**Görev koşulları**
Aşağıdaki "Ayin" filmi üzerine yazıyı, son cümlesinin ardından gelecek biçimde sürdürün.

**Alıntılanan metin**
Korku filmlerinin ana kaynağı, arkaik inançların bilinçaltı yerleşimleri veya eski kitaplardaki öykülerden yola çıkan kötünün bedene bürünmüş şekli olarak karşımıza çıkar.
“Ayin-Hereditary” bu bileşik yollardan hareket ederken, anne çocuk ilişkilerine kadar çeşitli alt okumalara açık bir korku filmi. “Ayin” psikolojik gerilim türüne daha yakın durmasına karşın, final bölümüyle alışıldık korku normlarına dönüyor.
Genç yönetmen Ari Arbert ilk uzun metrajında öyküyü hazmettirerek adım adım ilerletiyor.
***
Öykünün merkeze aldığı aile de minyatür sanatçısı anne Annie, zamanının çoğunu evde geçiren baba Steve, küçük kız çocuk Charlie ve ağabey Charlie vardır. Aileyle anneannenin ölümünden dolayı yas içindeyken tanışıyoruz.
Annenin karton kutular içinde anneannenin eşyalarını elden geçirirken, bazı kitaplardan ürktüğünü, onları derinlere gömmek isteğini görüyoruz.

[Toplanan veri kayıtları]

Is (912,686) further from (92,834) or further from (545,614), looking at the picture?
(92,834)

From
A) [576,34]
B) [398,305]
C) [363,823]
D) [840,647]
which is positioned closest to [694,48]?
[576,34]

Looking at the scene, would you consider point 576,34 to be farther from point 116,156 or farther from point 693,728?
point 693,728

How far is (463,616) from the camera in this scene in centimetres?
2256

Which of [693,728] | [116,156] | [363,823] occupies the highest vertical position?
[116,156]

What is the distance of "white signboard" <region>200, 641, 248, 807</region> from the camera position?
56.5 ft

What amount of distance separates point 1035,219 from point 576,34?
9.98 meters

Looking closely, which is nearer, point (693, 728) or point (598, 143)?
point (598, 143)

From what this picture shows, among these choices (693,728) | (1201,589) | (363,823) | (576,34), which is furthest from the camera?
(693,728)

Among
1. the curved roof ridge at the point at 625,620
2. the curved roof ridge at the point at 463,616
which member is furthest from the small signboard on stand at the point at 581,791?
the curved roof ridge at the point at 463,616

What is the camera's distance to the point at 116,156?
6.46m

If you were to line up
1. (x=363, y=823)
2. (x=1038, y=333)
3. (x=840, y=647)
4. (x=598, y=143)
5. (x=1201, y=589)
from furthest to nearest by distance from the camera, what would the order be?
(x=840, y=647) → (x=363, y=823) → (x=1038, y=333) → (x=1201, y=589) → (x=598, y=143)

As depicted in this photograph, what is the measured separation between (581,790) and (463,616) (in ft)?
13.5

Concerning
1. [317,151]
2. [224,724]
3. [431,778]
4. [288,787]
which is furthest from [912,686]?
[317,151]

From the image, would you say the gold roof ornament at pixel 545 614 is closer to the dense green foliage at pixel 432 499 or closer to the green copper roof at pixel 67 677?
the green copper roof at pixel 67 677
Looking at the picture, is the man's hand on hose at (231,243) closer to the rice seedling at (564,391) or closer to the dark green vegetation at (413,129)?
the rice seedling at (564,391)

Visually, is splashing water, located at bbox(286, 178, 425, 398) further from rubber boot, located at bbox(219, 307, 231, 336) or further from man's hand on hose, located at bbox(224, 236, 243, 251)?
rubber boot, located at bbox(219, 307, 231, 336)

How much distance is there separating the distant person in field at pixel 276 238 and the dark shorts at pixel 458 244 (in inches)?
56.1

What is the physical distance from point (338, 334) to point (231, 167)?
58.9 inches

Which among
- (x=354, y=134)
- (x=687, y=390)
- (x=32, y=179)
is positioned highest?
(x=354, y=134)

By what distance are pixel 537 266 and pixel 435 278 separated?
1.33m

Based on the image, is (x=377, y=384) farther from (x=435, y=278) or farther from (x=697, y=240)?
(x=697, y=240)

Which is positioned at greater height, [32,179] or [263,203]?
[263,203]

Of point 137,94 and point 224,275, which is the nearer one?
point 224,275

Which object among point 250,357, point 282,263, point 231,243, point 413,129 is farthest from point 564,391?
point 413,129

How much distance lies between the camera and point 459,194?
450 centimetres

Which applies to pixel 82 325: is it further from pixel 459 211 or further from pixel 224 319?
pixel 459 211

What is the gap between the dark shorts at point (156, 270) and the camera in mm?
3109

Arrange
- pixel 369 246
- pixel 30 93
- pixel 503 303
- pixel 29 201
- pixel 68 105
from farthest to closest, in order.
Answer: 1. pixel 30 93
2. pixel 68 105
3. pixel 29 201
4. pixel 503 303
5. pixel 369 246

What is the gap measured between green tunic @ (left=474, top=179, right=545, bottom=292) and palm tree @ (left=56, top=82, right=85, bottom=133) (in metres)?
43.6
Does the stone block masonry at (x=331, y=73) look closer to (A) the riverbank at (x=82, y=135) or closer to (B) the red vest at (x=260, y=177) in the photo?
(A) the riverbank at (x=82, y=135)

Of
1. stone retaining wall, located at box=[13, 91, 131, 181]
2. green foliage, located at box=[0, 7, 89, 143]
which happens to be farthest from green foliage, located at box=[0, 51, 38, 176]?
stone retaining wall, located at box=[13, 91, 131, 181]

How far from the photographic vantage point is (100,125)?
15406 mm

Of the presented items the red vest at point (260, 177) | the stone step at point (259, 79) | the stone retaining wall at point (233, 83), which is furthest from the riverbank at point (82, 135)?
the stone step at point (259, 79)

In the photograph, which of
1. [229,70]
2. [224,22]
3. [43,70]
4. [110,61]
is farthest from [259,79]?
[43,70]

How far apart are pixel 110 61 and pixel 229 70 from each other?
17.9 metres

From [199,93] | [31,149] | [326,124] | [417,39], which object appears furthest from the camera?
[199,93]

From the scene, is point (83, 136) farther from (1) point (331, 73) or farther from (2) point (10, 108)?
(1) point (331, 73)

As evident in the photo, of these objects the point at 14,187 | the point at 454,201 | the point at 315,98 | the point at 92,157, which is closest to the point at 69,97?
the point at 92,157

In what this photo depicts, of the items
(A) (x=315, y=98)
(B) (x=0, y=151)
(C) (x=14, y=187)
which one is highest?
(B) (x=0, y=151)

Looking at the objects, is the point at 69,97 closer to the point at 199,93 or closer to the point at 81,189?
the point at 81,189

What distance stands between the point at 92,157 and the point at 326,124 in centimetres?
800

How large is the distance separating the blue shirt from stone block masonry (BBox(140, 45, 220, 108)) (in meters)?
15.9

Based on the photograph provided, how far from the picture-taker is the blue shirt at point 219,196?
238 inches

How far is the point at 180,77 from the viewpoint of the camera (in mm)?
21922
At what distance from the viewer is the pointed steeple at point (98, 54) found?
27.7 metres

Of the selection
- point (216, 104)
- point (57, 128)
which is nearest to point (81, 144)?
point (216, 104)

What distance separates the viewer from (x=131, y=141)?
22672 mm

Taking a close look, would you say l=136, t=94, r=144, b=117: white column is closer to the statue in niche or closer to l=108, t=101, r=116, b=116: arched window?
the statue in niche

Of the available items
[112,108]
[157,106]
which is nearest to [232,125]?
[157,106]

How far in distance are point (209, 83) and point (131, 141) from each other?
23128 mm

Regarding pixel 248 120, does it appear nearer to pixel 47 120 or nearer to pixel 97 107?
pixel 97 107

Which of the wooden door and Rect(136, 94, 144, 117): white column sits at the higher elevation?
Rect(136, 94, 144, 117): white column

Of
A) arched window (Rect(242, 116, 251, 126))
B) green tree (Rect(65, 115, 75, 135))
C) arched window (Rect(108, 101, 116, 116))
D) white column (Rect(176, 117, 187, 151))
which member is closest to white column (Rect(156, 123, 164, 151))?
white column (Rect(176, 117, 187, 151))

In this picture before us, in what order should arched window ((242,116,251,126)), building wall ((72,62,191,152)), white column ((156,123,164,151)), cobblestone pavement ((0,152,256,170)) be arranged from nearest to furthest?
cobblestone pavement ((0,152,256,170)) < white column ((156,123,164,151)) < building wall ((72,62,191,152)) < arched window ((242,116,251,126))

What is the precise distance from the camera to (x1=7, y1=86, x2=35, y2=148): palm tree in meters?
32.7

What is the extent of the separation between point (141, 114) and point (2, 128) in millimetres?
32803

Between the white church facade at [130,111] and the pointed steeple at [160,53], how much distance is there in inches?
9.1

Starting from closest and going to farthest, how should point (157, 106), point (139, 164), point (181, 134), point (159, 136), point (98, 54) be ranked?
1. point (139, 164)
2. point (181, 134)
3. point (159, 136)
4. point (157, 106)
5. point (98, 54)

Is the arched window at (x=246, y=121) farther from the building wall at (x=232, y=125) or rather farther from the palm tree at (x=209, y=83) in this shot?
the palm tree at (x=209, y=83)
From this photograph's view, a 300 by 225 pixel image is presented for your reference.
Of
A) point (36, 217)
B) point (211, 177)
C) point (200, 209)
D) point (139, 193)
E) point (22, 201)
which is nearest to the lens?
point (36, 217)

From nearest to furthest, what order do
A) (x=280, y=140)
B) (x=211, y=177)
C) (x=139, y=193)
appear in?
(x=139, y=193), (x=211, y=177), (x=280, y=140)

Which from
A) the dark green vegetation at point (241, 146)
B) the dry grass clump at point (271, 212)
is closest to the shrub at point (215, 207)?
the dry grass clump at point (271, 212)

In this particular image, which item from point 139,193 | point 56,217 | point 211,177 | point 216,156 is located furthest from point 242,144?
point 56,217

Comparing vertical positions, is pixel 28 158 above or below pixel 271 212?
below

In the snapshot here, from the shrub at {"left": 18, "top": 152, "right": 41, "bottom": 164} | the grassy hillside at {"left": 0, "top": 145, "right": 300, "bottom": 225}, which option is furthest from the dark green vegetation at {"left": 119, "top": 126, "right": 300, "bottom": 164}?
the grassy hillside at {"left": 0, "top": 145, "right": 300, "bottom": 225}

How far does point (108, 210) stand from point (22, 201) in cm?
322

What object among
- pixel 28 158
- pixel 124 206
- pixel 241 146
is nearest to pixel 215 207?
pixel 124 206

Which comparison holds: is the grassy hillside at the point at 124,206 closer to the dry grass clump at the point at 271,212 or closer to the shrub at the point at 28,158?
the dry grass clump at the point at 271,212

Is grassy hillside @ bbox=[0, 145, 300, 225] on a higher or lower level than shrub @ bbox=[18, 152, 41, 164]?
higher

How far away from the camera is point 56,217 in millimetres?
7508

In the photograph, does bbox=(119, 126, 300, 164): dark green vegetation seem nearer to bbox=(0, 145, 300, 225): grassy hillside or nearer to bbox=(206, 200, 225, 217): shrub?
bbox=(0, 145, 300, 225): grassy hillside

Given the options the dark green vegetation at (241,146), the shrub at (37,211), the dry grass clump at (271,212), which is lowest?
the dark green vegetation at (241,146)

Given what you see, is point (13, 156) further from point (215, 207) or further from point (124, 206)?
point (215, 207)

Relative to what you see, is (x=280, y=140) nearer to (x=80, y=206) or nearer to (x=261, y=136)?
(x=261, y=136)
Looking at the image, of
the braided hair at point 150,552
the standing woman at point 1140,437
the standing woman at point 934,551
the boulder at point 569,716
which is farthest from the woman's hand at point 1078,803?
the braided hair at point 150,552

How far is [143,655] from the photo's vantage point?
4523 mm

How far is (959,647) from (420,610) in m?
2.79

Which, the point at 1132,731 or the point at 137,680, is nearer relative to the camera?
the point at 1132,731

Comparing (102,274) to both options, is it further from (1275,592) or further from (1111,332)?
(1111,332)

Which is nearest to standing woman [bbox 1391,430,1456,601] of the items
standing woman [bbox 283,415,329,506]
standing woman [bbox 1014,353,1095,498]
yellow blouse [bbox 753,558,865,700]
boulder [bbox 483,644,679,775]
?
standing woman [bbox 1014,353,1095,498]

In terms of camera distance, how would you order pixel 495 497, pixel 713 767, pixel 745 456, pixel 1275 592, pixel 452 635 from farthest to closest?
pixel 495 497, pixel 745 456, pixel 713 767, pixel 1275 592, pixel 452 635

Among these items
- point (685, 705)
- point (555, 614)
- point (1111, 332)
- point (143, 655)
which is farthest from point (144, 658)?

**Alıştırma yanıtı**
Katıldığı grup terapisinde geçmişini anlatırken, öykünün lanetini taşıdığını anlıyoruz. Annesinden gelen kalıtımın devamı onun ruhunda yeşermiştir.
Öykünün ana damarı Hz. Süleyman’ın yazdığı söylenen Goetia kitabında yer alan 72 şef ruhtan, şeytana en yakın olduğu söylenen Kral Paimon arayışı üzerine kurulu. Kral Paimon, hem şeytani hem de bilgeliğin ve sanatın da efendisi oluyor.
Onun yönlendirmesiyle ruhun önce Charlie’nin bedenine yerleştiği ortaya çıkıyor. Pasif ve içine kapanık ağabey Peter ise öykü ilerledikçe öne çıkan bir karaktere dönüşüyor. Sebebi Paimon’un ruhunun erkek bedende yaşama gerekliliğidir .
Toni Colette başta olmak üzere oyunculuklar tam bir takım uyumu içinde. Küçük Charlie’de Milly Shapiro ilginç yüz hatları ve tekinsiz duruşuyla filmin en akılda kalan oyuncularından.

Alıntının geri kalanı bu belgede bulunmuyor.